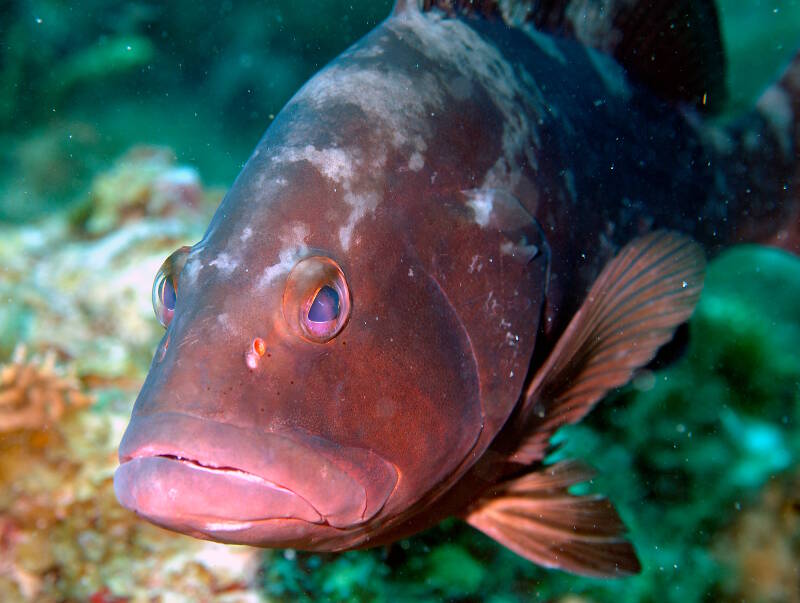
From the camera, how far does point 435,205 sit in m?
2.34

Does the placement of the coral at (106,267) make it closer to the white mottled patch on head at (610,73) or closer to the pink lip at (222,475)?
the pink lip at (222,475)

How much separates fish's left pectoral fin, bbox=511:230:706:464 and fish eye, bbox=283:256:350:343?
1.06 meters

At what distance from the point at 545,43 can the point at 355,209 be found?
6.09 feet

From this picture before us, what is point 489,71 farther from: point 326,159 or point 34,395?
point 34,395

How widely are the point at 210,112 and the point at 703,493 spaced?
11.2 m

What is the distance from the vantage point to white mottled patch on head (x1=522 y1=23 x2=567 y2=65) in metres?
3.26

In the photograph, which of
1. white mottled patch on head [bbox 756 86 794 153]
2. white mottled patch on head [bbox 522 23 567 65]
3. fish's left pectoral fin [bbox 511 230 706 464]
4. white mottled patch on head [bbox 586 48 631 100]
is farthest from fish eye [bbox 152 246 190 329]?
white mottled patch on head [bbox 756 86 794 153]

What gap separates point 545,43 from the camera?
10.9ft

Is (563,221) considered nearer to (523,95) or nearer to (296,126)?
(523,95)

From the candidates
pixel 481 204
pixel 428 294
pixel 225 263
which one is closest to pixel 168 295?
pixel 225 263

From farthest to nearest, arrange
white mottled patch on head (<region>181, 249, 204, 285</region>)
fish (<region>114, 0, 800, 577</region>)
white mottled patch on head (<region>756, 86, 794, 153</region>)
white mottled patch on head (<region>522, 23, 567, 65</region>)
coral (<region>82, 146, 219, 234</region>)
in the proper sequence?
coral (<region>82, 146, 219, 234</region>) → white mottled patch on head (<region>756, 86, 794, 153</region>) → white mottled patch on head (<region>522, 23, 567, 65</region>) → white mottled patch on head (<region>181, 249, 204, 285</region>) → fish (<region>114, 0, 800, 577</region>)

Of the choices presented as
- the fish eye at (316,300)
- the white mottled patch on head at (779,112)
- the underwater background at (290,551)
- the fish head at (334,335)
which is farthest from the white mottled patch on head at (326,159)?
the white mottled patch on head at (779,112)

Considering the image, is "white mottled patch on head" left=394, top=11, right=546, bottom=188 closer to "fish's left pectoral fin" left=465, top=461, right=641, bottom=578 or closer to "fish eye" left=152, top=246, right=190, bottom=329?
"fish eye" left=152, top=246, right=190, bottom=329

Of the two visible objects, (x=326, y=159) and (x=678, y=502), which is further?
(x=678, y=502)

- - -

**Prompt**
The records above are to be reproduced exactly; the pictures are to be left out.

**Response to the task**
From the camera, how far does point 435,205 sit in m?
2.34

Does the placement of the coral at (106,267) make it closer to the white mottled patch on head at (610,73) or closer to the pink lip at (222,475)?
the pink lip at (222,475)

How much separates fish's left pectoral fin, bbox=511:230:706:464 and fish eye, bbox=283:256:350:343?
1.06 meters

At what distance from the point at 545,43 can the point at 355,209 be found?
6.09 feet

From this picture before us, what is point 489,71 farther from: point 326,159 or point 34,395?
point 34,395

How widely are the point at 210,112 and the point at 703,493 spaced?
11.2 m

What is the distance from the vantage point to white mottled patch on head (x1=522 y1=23 x2=567 y2=65) in metres?
3.26

In the photograph, which of
1. white mottled patch on head [bbox 756 86 794 153]
2. white mottled patch on head [bbox 522 23 567 65]
3. fish's left pectoral fin [bbox 511 230 706 464]
4. white mottled patch on head [bbox 586 48 631 100]
is farthest from fish eye [bbox 152 246 190 329]?
white mottled patch on head [bbox 756 86 794 153]

What gap separates point 545,43 from the camera?
10.9ft

Is (563,221) considered nearer to (523,95) or nearer to (296,126)?
(523,95)

From the candidates
pixel 481 204
pixel 428 294
pixel 225 263
which one is closest to pixel 168 295?
pixel 225 263

From farthest to nearest, arrange
white mottled patch on head (<region>181, 249, 204, 285</region>)
fish (<region>114, 0, 800, 577</region>)
white mottled patch on head (<region>756, 86, 794, 153</region>)
white mottled patch on head (<region>522, 23, 567, 65</region>)
coral (<region>82, 146, 219, 234</region>)
in the proper sequence?
coral (<region>82, 146, 219, 234</region>) → white mottled patch on head (<region>756, 86, 794, 153</region>) → white mottled patch on head (<region>522, 23, 567, 65</region>) → white mottled patch on head (<region>181, 249, 204, 285</region>) → fish (<region>114, 0, 800, 577</region>)

Of the choices presented as
- the fish eye at (316,300)
- the white mottled patch on head at (779,112)
- the underwater background at (290,551)
- the fish head at (334,335)
which is farthest from the white mottled patch on head at (326,159)?
the white mottled patch on head at (779,112)

Considering the image, is "white mottled patch on head" left=394, top=11, right=546, bottom=188 closer to "fish's left pectoral fin" left=465, top=461, right=641, bottom=578 or closer to "fish eye" left=152, top=246, right=190, bottom=329?
"fish eye" left=152, top=246, right=190, bottom=329

Of the two visible objects, (x=326, y=159) and (x=678, y=502), which is further?
(x=678, y=502)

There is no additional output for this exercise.